Contratos que silenciam direitos
Um dos maiores obstáculos para os criadores coreanos é a natureza dos contratos firmados com produtoras e plataformas. “A maioria dos contratos transfere todos os direitos de uso, inclusive os de obras derivadas”, explica Lee. A menos que o criador seja considerado produtor ou coprodutor, ele perde todo direito sobre sua obra ao assinar a cessão.
Isso se agravou com a chegada de plataformas globais à Coreia, que padronizaram contratos de compra total. “Alguns roteiristas de TV costumavam receber compensação por reprises, mas esses direitos desapareceram com as novas políticas de aquisição de conteúdo.”
Alguns executivos da indústria alegam que não é viável implementar sistemas de compensação proporcional devido à complexidade da distribuição global. Lee rebate com clareza: “Isso não é verdade. A digitalização de dados facilita o rastreamento do uso das obras. O problema real é que os criadores estão afastados do processo de distribuição e não têm acesso a essas informações.”
Segundo Lee, o que se precisa é de uma estrutura legal que garanta tanto a compensação justa quanto o acesso aos dados de distribuição. Outros países já conseguiram, e a Coreia tem a oportunidade de seguir esse exemplo.
Criatividade condicionada: o preço de depender dos investidores
No sistema atual, os criadores coreanos são remunerados no momento da assinatura do contrato, como parte do investimento inicial. Isso significa que a compensação é dada antecipadamente, sem considerar o impacto ou sucesso posterior da obra. “Em vez de premiar a qualidade ou a resposta do público, premia-se a capacidade de atrair investidores”, aponta Lee.
Esse modelo não apenas desmotiva, mas também limita a liberdade criativa. “As obras mais desafiadoras nascem do desejo genuíno do criador, não das expectativas do investidor.
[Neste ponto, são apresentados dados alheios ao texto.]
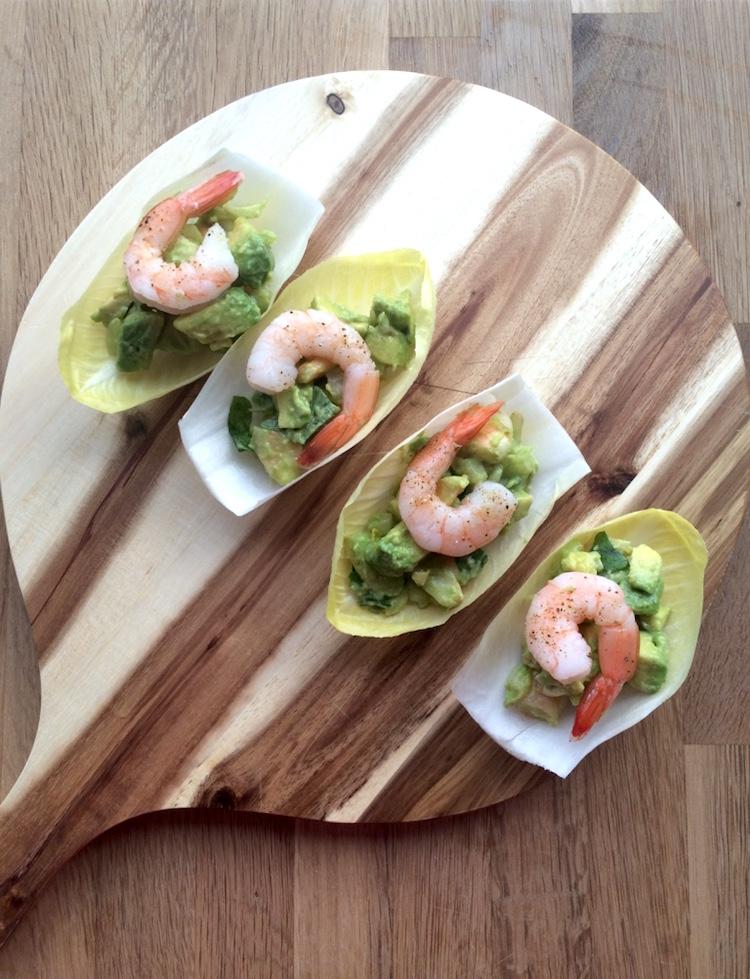 Antipasto con gamberetti e avocado finger food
Se quisermos uma indústria sustentável, devemos proteger esse impulso criativo de forma estrutural.”

AVACI e a força da rede internacional
Como segunda vice-presidenta da AVACI, Lee destaca a importância da cooperação internacional. “Graças à AVACI aprendemos que é possível construir um sistema mais justo. A assembleia geral de 2022 na Coreia foi um momento-chave para nossa causa.”
A rede global de autores audiovisuais não apenas ofereceu informação valiosa, mas também apoio diplomático: “Quando o governo coreano tentou desacreditar nossa campanha, colegas de todo o mundo se comunicaram conosco e ofereceram apoio. Essa solidariedade foi decisiva.”

Yoon Jung Lee encontra inspiração em países que atravessaram crises e mesmo assim fortaleceram a posição de seus criadores. “As experiências da Argentina e da Colômbia, que enfrentaram desastres e transformações na indústria, nos mostram que um sistema de direitos pré-estabelecido pode proteger os criadores diante de qualquer contingência.”

A pandemia da COVID-19 e o auge das plataformas de streaming testaram a resiliência do setor audiovisual em todo o mundo. No entanto, na Coreia, os criadores seguem desprotegidos. “Cada vez que ocorre uma crise, perdemos talentos valiosos. Precisamos de um marco legal que evite essa perda.”
Apesar dos obstáculos no caminho, Lee afirma: “não estamos sozinhos. Essa luta não pode ser vencida em isolamento. Aprender, compartilhar o que se aprendeu e falar com coragem é suficiente. Isso é o que nos sustenta.”
A história de Yoon Jung Lee e dos criadores audiovisuais coreanos é a história de uma indústria que floresce, mas que ainda deve justiça aos seus artífices. Sua luta, enraizada na paixão mas guiada pela razão, é um chamado urgente a reconhecer que sem autores não há futuro audiovisual.